Currently, I separated train.py with model.py for my deep learning project.

So for the datasets, they are sent to cuda device inside the epoch for loop like below.

train.py

...
device = torch.device('cuda:2' if torch.cuda.is_available() else 'cpu')
model = MyNet(~).to(device)
...
for batch_data in train_loader:
    s0 = batch_data[0].to(device)
    s1 = batch_data[1].to(device)
    pred = model(s0, s1)

However, inside my model (in model.py), it also needs to access the device variable for skip connection like method. To make a new copy of hidden unit (for residual connection)

model.py

class MyNet(nn.Module):
    def __init__(self, in_feats, hid_feats, out_feats):
        super(MyNet, self).__init__()
        self.conv1 = GCNConv(in_feats, hid_feats)
        ...

    def forward(self, data):
        x, edge_index = data.x, data.edge_index
        x1 = copy.copy(x.float())
        x = self.conv1(x, edge_index)
        skip_conn = torch.zeros(len(data.batch), x1.size(1)).to(device)  # <--
        (some opps for x1 -> skip_conn)
        x = torch.cat((x, skip_conn), 1)

In this case, I am currently passing device as a parameter, however, I believe this is not a best practice.

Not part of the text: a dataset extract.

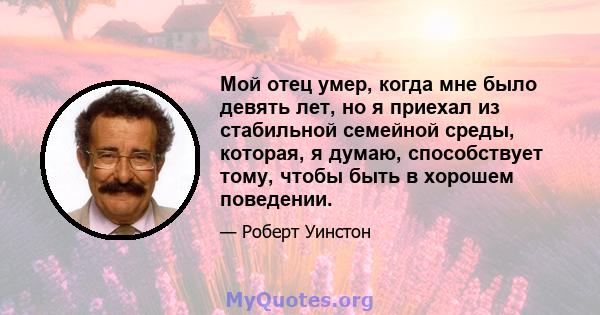 Мой отец умер, когда мне было девять лет, но я приехал из стабильной семейной среды, которая, я думаю, способствует тому, чтобы быть в хорошем поведении.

  1. Where should be the best practice to send the dataset to CUDA?
  2. In the case of multiple scripts need to access device, how sould I handle this? (parameter, global variable?)

Solution

  • You can add a new attribute to MyModel to store the device info and use this in the skip_conn initialization.

    class MyNet(nn.Module):
    def __init__(self, in_feats, hid_feats, out_feats, device): # <--
        super(MyNet, self).__init__()
        self.conv1 = GCNConv(in_feats, hid_feats)
        self.device = device # <--
        self.to(self.device) # <--
        ...
    
    def forward(self, data):
        x, edge_index = data.x, data.edge_index
        x1 = copy.copy(x.float())
        x = self.conv1(x, edge_index)
        skip_conn = torch.zeros(len(data.batch), x1.size(1), device=self.device)  # <--
        (some opps for x1 -> skip_conn)
        x = torch.cat((x, skip_conn), 1)
    

    Notice that in this example, MyNet is responsible for all the device logic including the .to(device) call. This way, we are encapsulating all model-related device management in the model class itself.